(Dataset excerpt)

----

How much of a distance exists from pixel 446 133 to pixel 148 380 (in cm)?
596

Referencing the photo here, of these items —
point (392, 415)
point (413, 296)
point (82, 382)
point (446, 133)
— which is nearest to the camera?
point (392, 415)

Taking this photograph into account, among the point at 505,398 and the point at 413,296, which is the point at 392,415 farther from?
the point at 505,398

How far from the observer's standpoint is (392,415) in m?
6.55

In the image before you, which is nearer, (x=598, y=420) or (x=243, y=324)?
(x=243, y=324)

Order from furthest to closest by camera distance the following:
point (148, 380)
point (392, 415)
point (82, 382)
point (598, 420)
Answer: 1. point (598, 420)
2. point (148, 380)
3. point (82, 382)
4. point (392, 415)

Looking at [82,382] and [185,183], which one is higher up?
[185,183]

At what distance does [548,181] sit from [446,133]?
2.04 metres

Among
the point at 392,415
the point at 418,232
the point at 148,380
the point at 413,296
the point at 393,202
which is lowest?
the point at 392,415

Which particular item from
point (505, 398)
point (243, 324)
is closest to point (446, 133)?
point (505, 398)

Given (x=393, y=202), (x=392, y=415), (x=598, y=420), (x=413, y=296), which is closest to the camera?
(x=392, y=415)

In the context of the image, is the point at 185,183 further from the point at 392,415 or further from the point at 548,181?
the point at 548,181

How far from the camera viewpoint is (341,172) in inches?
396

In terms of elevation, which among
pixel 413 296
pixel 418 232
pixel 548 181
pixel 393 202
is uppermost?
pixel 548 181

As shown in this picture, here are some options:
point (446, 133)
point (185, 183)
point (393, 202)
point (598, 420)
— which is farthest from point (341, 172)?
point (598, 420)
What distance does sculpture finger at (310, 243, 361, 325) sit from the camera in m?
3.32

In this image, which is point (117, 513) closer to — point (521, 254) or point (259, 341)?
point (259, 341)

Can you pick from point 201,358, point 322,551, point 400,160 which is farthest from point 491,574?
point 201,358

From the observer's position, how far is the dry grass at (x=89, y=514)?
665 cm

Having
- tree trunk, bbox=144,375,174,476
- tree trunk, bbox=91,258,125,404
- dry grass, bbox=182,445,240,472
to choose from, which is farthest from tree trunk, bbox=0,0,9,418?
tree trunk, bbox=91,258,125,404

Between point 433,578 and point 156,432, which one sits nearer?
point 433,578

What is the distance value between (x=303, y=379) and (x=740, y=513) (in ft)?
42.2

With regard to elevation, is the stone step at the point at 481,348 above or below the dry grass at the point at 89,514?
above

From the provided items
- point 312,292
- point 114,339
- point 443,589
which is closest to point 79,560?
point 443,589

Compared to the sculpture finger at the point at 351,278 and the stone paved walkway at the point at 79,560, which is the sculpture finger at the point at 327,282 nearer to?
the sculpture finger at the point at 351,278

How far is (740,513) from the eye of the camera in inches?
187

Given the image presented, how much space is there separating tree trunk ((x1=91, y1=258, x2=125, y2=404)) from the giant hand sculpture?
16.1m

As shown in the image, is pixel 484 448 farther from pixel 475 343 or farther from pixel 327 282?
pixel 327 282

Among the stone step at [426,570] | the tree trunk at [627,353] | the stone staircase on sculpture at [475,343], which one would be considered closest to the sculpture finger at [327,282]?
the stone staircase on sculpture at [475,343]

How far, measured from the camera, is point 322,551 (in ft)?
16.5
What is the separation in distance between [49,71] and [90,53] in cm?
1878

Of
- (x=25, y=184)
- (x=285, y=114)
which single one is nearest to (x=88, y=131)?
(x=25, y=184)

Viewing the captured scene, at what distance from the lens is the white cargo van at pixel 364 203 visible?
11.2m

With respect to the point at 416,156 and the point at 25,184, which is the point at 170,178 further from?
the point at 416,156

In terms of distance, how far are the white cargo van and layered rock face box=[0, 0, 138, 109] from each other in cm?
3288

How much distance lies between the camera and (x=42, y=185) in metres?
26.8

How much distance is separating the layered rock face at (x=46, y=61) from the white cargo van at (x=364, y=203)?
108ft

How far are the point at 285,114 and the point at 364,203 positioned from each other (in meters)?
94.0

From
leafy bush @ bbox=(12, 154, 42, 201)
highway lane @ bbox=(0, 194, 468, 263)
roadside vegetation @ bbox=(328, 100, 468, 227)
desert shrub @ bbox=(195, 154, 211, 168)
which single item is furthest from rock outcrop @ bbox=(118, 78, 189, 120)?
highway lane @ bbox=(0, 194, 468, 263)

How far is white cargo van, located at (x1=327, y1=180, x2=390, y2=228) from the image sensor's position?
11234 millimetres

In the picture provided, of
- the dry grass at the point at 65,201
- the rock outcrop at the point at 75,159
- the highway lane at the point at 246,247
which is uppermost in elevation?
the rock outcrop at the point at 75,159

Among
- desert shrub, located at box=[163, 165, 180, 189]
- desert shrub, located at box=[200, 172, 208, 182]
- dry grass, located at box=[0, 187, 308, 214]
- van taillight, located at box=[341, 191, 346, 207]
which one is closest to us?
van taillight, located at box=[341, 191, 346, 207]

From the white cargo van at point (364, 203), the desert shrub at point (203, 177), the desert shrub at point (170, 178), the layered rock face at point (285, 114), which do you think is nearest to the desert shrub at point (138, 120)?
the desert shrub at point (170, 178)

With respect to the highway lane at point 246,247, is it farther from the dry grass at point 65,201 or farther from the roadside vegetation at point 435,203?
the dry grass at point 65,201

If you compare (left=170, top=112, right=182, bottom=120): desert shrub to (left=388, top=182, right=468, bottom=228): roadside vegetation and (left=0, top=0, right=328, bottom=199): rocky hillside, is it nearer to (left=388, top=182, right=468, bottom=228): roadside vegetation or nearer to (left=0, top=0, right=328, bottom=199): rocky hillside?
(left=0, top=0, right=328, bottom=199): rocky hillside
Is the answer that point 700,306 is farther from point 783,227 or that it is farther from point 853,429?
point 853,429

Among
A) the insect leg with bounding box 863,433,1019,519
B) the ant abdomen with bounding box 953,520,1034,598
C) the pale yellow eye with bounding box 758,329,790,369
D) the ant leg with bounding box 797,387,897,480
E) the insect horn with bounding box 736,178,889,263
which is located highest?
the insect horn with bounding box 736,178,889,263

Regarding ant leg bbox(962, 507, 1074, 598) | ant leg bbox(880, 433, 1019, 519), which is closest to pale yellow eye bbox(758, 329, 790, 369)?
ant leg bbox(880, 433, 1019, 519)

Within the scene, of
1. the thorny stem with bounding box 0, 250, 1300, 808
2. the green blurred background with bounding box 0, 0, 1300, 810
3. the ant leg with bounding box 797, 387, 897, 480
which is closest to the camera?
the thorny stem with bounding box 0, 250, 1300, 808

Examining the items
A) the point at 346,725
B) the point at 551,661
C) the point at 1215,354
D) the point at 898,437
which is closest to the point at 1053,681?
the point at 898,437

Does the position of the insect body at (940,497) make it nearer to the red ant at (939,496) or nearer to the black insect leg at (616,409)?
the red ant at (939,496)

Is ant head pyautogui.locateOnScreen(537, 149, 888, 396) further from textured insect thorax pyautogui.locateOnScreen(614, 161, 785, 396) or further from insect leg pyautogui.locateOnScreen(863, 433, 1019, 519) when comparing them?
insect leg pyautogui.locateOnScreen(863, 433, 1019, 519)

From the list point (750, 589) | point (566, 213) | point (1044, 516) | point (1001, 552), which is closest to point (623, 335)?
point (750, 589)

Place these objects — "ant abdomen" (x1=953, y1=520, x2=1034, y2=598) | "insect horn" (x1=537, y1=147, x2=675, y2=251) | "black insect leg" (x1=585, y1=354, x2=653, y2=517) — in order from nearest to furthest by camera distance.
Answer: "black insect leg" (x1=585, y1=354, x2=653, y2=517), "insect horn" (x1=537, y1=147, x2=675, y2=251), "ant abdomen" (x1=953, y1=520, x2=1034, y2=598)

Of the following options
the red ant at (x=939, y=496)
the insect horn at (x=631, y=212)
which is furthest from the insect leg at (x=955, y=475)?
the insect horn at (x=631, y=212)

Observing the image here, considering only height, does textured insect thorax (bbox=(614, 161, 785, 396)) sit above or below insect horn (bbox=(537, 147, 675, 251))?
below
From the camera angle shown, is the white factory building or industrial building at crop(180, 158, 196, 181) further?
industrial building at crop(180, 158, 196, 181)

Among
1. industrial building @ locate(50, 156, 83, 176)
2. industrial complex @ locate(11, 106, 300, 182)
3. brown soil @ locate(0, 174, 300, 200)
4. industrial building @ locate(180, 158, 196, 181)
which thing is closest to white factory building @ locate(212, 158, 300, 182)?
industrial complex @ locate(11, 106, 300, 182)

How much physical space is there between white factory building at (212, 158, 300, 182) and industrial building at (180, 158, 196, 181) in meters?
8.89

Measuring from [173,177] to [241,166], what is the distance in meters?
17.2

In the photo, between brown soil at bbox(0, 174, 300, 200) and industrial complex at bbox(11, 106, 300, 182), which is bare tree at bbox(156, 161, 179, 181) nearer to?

----

EXERCISE PROMPT.
Put every line of the listing from the line containing "How much physical" through the end of the listing, both included, into a Markdown table with the columns Row and Line, omitting blank lines.

REPLY TO THE EXERCISE.
| Row | Line |
|---|---|
| 1 | How much physical space is there between white factory building at (212, 158, 300, 182) and industrial building at (180, 158, 196, 181) in meters? |
| 2 | 8.89 |
| 3 | Measuring from [173,177] to [241,166], what is the distance in meters? |
| 4 | 17.2 |
| 5 | In the photo, between brown soil at bbox(0, 174, 300, 200) and industrial complex at bbox(11, 106, 300, 182), which is bare tree at bbox(156, 161, 179, 181) nearer to? |